RM: Do you find the daily commute from New York City to New Hope, PA, a bit challenging?

 

JT: I live in Los Angeles now, and the folks at Bucks County Playhouse are great in that they’ve provided lovely housing for me as well as the rest of the cast in New Hope, so that’s not a problem. We rehearsed in New York City until just the other day. We’re doing a lot of tech work right now here on stage. Believe it or not, I do my Sirius XM show from Los Angeles every week. It’s a technological miracle that we can do our shows from just about anywhere now. I use their studio in Los Angeles for my show when I’m not on the road.

 

RM: Your Wikipedia profile states that you were born in Maple Shade, NJ, and went to high school in Pennsylvania. Is working at the Bucks County Playhouse kind of a homecoming for you?

 

JT: Yes, it really is. It’s great to return to the area after years away. I had forgotten how lovely the area is and it is so nice to get back together with friends from the area. I was born in Maple Shade, NJ, and lived there until age 10. We moved to Upper Dublin, PA, and I went to a nearby high school which was fabulous. It had such a strong performing arts program. Debbie Thompson was one of my great teachers there. I can’t remember a time I wasn’t in or around show business. Both my parents were in the business, with my mother performing onstage, so I was around backstage all the time. I was fascinated by how things worked, like smoke machines, when my mother walked out on stage. I later found myself drawn to performing.

 

RM: Your Wikipedia page states that not only were you nominated for a Tony Award, and worked on a film in addition to your many appearances on stage, but that you also appeared as part of Broadway Bares. (Broadway Bares is an annual fundraising event for Broadway Cares /Equity Fights AIDS) Would you like to elaborate on that?

 

JT: Oh, right! (Laughing) Well, yes, I did and I spent weeks before my appearance eating little more than boiled chicken and brown rice! The film was The Happytime Murders (2018). I also did many other things on stage as well over the years. You know, I forgot about that Wikipedia page. I haven’t looked at it in years. Thanks for reminding me that I need to update it! I’m unsure as to who actually updated it for me. I’ll have to learn how to do it myself pretty fast.

 

RM: after Mamma Mia, what’s next for John Tartaglia?
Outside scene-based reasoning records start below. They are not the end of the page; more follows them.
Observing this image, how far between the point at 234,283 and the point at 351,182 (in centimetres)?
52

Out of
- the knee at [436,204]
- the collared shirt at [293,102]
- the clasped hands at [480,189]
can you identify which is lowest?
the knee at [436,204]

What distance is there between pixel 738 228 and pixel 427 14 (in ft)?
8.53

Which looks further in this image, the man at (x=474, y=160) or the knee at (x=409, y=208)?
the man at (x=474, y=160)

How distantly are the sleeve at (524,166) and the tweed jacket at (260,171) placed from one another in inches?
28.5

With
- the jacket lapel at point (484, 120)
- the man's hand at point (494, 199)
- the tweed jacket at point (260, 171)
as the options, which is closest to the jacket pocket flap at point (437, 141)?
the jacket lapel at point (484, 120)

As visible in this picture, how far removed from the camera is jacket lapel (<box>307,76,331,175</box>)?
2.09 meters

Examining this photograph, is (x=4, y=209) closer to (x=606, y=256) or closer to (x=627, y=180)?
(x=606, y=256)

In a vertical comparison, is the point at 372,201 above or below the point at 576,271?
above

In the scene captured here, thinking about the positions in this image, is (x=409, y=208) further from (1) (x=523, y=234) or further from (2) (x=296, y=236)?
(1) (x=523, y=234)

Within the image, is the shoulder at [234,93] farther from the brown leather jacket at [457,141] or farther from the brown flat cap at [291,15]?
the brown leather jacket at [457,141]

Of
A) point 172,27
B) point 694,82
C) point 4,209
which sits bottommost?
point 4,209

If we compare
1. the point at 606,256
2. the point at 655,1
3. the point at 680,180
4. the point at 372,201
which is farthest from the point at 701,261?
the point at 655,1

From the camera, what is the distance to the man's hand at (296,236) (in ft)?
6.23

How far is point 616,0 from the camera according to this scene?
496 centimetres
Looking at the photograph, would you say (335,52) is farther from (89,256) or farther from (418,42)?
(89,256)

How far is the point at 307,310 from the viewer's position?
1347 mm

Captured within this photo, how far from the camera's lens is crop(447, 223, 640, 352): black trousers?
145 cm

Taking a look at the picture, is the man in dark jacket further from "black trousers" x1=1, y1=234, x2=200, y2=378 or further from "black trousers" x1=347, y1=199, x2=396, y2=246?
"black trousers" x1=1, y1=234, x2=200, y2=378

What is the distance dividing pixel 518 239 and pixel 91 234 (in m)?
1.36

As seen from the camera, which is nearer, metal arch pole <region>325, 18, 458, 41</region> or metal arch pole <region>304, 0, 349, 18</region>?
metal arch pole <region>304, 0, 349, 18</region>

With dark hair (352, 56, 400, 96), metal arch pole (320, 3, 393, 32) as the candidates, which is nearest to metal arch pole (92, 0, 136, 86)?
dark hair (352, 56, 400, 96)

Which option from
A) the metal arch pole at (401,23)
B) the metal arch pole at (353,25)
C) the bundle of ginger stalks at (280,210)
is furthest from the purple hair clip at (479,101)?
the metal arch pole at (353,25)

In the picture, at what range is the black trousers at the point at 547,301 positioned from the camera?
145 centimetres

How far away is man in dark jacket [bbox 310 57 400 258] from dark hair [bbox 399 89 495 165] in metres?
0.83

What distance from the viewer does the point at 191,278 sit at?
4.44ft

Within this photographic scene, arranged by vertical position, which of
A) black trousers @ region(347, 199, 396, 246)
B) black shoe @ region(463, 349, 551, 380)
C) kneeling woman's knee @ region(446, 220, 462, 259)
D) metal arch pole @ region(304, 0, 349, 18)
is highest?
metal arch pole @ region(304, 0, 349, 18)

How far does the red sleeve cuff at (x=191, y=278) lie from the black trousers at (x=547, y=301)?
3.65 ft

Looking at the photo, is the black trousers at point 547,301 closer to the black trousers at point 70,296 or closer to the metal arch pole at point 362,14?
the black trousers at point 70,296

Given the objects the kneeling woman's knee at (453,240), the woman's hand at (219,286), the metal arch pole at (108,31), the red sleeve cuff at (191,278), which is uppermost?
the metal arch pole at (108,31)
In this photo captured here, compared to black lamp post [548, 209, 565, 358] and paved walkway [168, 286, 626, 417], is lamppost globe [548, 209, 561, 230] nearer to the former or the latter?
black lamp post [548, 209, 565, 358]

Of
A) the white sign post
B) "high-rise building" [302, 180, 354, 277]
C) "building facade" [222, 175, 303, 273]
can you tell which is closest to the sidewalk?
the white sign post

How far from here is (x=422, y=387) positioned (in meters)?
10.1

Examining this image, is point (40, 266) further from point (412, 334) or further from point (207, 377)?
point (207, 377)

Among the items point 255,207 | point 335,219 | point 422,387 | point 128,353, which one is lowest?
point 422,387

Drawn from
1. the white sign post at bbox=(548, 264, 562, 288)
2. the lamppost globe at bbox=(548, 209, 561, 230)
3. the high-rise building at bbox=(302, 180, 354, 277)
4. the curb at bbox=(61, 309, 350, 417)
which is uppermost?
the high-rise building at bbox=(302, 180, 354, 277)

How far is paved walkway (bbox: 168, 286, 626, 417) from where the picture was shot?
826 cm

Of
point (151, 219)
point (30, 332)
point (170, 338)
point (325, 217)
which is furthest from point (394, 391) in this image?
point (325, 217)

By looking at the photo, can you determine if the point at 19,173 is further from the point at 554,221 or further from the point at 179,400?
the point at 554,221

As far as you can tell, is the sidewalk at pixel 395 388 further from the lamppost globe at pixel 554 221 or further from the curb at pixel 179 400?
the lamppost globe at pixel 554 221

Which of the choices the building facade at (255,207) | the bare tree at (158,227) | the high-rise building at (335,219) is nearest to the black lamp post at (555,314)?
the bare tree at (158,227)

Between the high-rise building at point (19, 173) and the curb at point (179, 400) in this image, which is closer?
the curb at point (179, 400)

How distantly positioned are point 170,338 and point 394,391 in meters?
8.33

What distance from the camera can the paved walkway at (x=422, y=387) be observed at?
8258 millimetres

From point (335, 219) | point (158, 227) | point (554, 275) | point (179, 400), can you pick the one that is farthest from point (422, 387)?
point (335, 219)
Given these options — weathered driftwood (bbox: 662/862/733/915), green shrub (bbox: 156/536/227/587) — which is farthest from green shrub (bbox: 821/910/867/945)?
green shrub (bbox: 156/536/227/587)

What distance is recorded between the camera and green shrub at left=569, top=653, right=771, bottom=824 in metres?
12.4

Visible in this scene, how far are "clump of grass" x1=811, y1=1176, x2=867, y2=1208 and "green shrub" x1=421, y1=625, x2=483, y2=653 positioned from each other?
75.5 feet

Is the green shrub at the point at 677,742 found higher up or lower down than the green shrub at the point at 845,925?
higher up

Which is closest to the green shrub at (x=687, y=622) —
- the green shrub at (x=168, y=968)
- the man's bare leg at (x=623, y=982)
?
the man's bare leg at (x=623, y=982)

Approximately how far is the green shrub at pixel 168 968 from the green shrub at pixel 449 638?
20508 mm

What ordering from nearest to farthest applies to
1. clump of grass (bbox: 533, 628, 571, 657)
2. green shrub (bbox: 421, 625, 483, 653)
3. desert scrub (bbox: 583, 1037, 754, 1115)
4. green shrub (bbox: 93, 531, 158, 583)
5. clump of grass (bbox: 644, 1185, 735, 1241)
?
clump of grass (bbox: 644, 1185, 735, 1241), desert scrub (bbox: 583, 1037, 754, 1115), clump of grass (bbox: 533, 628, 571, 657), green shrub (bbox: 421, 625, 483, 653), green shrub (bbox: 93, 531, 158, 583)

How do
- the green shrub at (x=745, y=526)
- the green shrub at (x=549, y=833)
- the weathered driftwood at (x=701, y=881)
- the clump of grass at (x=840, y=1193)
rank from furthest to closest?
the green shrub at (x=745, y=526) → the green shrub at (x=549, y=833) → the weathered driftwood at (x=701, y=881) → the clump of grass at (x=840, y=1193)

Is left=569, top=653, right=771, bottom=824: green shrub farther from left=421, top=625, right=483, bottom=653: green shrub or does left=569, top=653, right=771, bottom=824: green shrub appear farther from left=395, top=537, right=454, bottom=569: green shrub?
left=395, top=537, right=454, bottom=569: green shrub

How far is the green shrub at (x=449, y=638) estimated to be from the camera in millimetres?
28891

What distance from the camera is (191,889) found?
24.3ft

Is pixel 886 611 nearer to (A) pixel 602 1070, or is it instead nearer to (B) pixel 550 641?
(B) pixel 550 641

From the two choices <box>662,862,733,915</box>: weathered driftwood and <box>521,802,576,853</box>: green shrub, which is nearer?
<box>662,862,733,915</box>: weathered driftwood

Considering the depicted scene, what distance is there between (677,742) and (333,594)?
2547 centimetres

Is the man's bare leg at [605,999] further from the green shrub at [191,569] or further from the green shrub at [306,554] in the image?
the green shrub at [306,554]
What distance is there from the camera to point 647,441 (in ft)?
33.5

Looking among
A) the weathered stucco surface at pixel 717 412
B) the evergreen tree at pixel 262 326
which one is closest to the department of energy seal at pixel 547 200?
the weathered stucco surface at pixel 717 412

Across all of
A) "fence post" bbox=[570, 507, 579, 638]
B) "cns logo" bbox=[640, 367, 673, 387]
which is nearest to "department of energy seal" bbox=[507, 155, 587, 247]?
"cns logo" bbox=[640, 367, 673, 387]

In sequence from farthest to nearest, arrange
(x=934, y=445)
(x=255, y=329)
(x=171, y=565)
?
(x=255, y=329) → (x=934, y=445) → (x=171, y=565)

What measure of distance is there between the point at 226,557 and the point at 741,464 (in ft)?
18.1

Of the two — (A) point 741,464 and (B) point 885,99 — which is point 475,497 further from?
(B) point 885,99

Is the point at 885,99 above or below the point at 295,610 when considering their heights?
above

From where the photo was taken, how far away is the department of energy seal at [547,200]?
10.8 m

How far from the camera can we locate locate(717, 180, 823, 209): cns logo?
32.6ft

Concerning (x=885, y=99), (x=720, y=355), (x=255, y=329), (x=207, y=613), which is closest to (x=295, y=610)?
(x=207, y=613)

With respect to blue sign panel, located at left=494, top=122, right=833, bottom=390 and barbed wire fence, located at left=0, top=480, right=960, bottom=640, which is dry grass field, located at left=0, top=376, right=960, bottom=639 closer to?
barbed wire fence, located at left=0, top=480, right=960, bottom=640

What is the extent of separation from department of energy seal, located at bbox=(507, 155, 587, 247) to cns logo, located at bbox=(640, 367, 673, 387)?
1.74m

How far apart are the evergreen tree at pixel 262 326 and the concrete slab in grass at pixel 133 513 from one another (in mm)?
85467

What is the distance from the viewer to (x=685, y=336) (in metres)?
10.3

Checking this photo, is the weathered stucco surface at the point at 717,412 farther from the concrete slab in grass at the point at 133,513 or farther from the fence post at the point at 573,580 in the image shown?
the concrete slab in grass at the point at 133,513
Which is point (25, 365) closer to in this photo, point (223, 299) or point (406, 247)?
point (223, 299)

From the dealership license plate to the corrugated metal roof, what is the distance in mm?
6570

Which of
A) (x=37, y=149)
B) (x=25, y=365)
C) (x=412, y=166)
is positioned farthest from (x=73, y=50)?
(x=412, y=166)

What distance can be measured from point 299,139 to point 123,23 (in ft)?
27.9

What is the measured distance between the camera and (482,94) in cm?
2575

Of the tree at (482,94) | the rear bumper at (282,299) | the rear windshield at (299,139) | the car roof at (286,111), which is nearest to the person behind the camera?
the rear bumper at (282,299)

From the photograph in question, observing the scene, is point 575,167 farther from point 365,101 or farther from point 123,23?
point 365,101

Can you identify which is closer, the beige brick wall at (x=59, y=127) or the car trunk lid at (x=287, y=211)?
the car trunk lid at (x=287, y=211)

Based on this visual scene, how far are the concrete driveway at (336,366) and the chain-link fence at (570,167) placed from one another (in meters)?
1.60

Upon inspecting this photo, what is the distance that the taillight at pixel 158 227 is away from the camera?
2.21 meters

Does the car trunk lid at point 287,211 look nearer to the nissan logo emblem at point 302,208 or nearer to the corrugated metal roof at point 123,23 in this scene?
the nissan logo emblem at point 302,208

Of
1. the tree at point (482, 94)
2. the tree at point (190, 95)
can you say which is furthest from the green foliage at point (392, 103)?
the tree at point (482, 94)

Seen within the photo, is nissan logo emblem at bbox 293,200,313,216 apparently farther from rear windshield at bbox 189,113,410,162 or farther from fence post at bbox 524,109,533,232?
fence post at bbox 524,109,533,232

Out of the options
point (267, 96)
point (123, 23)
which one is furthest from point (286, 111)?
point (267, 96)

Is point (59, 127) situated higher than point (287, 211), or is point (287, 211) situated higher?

Is a return to New Hope in those plans?

 

JT: After Mamma Mia opens, I’m actually taking a week off before I head to the Saint Louis MUNY to direct Matilda: the Musical at their outdoor, 11,000-seat theatre. Later, I have a show I’m doing for Princess Cruise Lines in the fall of 2019, and a TV show for winter. I am not allowed to say anything about the TV show!  Also top secret is yes, there are plans to return to the Bucks County Playhouse next year, but that is all I can say about that right now.

 

RM: John, do you have anything else that you would like to say in closing about Mamma Mia, or anything else that we’ve touched upon?

 

JT: About Mamma Mia, the reaction I get from almost everyone when they hear that I’m working on it is one of joy and happiness. The show brings forth such good feelings from people. I remember first seeing Mamma Mia weeks after 9/11 in New York City. It provided such relief and escape then when we needed it the most. You could also say the same thing after all these years.  Mamma Mia still offers a magical respite from real life and all the problems we face today. As a gay man, I find it especially wonderful that it addresses the life of a gay male character in the show in a truthful and honest manner.